_PROVIDED TEXT_
City of Portland Audit
An audit has found problems with how the City of Portland is directing environmental restoration projects and "green streets" designed to control storm water.
OPB reported that the Bureau of Environmental Services is spending millions on projects aimed at improving water quality, restoring wildlife habitat, and preventing flooding. But auditors with the City of Portland found the bureau can't prove those projects are meeting their goals.
This year, the bureau invested 13 million dollars, according to OPB, in restoration projects and green streets. Auditors say the agency needs a better system for measuring the benefits of those investments.
According to the audit, "The Bureau cannot report on overall progress because there is no inventory of restoration projects on which to base reporting, none of the projects we reviewed had quantifiable goals, and there are no protocols for consistent monitoring or data collection.”
However, there is plenty of evidence that the restoration projects have been successful. The Bureau of Environmental Services plans to collect more data at the beginning of the project to help measure benefits over time.
The city's "green streets" use plants alongside roads to absorb storm water, and prevent sewer backups and overflows. But auditors found the bureau doesn't have a way of determining where they're most needed, or how well they're working. In addition, the bureau is failing to inspect and maintain them.
Coffee Creek Inmate Death
Tina Ferri died this past January at fifty-three of flu-related health complications. Her death occurred while she was an inmate at the Coffee Creek Correctional Facility, a women’s prison located just fifteen miles southwest of downtown portland.
The prison did not give Ferri a flu shot, which her daughter, Mistini Ferri, believes would have prevented her death. Today, Mistini filed a seven million dollar lawsuit against Oregon’s Department of Corrections, citing the prison’s failure to provide her mother adequate, and perhaps lifesaving, healthcare.
According to the Oregon Department of Corrections, only thirty percent of inmates in Oregon’s prison system received flu shots during the 2017 and 2018 flu season.
The flu shot rate at coffee creek was even lower. The women’s prison vaccinated only eighteen percent of the over 1600 women held at the facility during the same season.

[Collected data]
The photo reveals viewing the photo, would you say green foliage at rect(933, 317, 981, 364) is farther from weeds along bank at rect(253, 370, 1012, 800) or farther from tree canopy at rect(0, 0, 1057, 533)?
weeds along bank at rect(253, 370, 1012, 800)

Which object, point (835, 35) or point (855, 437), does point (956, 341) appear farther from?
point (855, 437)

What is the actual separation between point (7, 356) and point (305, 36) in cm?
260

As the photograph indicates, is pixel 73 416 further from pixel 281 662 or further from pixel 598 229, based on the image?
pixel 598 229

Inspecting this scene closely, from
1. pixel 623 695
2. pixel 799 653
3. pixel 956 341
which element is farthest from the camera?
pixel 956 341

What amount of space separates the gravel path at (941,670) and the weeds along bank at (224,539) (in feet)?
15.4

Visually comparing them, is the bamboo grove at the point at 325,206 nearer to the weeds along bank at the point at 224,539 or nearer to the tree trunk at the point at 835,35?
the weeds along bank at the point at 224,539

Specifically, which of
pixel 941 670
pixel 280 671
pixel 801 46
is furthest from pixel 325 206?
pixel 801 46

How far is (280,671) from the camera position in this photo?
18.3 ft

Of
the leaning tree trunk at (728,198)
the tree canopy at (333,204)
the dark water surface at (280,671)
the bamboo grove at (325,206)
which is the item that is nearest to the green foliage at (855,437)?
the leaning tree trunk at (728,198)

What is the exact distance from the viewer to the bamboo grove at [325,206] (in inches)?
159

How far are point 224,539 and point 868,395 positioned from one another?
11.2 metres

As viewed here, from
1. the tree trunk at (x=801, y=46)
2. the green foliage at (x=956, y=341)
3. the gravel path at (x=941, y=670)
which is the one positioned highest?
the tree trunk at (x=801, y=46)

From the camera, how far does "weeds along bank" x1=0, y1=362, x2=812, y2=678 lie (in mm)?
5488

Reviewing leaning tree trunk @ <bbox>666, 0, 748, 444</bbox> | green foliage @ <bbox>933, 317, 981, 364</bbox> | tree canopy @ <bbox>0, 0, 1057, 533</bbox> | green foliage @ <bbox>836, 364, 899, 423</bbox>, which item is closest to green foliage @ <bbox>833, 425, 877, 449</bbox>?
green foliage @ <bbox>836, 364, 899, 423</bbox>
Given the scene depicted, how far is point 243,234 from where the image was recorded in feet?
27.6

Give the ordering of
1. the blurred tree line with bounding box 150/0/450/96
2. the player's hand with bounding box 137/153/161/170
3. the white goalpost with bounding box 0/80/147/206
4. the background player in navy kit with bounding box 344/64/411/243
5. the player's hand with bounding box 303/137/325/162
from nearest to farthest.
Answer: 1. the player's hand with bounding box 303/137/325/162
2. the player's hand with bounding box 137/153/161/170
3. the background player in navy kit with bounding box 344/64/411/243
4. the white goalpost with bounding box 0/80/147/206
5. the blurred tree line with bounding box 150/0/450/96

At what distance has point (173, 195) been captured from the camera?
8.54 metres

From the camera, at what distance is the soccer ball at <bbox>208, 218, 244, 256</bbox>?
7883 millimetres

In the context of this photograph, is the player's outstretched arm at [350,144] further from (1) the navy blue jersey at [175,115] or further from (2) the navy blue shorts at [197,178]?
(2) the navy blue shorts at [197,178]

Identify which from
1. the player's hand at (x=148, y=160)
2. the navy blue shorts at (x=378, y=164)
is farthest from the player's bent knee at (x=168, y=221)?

---

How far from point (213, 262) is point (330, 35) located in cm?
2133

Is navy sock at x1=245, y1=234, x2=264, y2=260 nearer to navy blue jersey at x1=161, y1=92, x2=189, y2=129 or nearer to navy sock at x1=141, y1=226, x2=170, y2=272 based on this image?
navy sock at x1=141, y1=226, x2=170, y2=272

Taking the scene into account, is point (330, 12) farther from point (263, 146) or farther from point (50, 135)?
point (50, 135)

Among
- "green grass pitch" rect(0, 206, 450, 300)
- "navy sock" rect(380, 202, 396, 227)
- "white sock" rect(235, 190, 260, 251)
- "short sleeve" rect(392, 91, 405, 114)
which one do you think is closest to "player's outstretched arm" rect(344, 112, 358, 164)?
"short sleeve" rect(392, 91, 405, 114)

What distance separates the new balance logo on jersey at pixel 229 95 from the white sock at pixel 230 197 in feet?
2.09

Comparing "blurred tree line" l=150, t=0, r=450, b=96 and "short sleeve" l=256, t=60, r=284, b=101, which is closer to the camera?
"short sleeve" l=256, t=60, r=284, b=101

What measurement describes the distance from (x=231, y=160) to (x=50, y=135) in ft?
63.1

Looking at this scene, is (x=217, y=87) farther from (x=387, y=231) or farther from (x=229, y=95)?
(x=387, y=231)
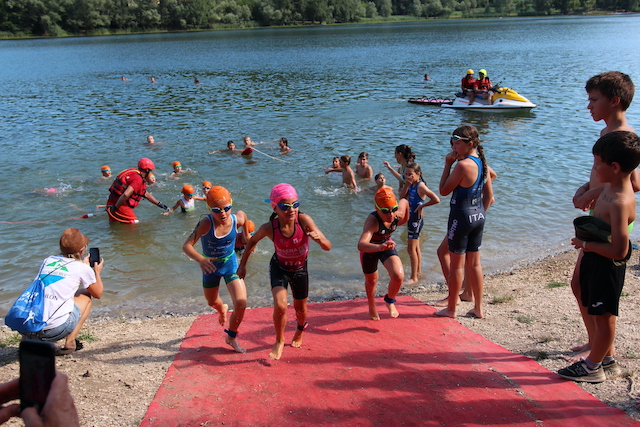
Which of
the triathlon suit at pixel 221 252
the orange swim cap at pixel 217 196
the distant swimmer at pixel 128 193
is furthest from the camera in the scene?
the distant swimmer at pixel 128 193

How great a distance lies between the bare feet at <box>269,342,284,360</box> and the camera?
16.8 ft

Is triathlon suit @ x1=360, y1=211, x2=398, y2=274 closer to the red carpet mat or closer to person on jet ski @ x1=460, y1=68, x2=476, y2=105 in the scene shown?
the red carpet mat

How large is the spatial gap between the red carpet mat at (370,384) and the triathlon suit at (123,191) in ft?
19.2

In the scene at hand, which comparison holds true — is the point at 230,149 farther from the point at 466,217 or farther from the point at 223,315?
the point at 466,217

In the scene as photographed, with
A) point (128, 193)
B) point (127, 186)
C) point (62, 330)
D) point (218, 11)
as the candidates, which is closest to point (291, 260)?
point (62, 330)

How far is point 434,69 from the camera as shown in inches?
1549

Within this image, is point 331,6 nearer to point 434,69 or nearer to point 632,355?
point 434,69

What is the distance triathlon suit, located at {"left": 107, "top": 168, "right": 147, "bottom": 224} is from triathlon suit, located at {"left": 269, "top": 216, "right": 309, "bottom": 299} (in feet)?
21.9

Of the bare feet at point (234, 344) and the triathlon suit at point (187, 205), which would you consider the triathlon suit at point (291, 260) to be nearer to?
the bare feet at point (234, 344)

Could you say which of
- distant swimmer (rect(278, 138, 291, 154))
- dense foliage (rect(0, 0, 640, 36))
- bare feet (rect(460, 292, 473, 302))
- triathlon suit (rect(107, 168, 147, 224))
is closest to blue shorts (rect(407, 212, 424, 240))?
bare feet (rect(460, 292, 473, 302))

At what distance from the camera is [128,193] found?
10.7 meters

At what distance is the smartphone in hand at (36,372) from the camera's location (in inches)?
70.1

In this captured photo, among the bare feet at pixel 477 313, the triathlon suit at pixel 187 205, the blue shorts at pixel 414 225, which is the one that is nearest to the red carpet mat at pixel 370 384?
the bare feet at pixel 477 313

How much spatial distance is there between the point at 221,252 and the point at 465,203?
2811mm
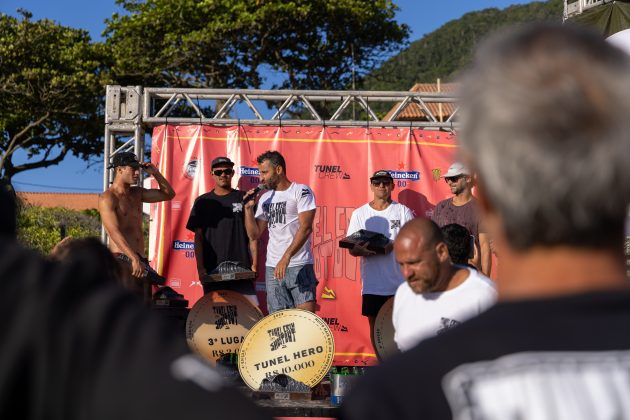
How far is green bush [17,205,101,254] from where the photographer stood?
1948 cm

--

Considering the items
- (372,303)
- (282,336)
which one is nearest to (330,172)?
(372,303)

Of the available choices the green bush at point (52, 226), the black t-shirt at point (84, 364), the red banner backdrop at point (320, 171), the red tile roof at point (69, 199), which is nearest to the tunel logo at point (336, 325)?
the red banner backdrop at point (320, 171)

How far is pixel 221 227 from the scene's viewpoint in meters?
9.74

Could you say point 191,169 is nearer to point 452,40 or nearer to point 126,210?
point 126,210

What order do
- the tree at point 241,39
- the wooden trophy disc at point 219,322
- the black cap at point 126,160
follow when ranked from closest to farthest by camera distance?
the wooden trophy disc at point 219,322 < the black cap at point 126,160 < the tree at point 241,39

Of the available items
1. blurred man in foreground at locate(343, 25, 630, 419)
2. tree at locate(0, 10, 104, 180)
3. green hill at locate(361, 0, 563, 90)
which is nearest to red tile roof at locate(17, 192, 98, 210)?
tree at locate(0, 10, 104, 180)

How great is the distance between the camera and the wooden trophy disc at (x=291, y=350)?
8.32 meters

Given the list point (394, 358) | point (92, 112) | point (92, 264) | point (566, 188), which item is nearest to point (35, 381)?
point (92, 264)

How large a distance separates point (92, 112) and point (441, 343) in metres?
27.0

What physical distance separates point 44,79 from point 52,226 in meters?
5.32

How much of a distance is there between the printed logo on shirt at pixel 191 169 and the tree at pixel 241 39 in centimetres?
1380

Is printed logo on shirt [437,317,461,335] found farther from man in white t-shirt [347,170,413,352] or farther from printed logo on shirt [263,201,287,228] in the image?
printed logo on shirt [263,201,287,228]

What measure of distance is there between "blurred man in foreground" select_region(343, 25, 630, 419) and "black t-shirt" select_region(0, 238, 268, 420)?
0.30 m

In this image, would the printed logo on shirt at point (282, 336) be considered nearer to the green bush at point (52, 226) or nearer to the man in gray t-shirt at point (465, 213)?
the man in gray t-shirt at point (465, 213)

_PROBLEM SET_
1/ For each statement, say yes or no depending on whether it agrees with the news roundup, and quote the words from the news roundup that decide it. (a) The Bureau of Environmental Services put 13 million dollars into restoration projects and green streets this year. (b) Coffee Creek vaccinated a larger share of its inmates than the statewide rate. (c) Mistini Ferri's lawsuit asks for seven million dollars.
2/ Rewrite the news roundup paragraph that begins "The prison did not give Ferri a flu shot" as a short list, keeping its main facts.
These records come from a different source than the news roundup.

_SOLUTIONS_
1/
(a) Yes: "This year, the bureau invested 13 million dollars, according to OPB, in restoration projects and green streets."
(b) No: "The flu shot rate at coffee creek was even lower."
(c) Yes: "Today, Mistini filed a seven million dollar lawsuit against Oregon’s Department of Corrections"

2/
- The prison did not give Tina Ferri a flu shot.
- Her daughter, Mistini Ferri, believes the shot would have prevented her death.
- Mistini filed a seven million dollar lawsuit against Oregon’s Department of Corrections.
- The suit cites the prison’s failure to give her mother adequate, and perhaps lifesaving, healthcare.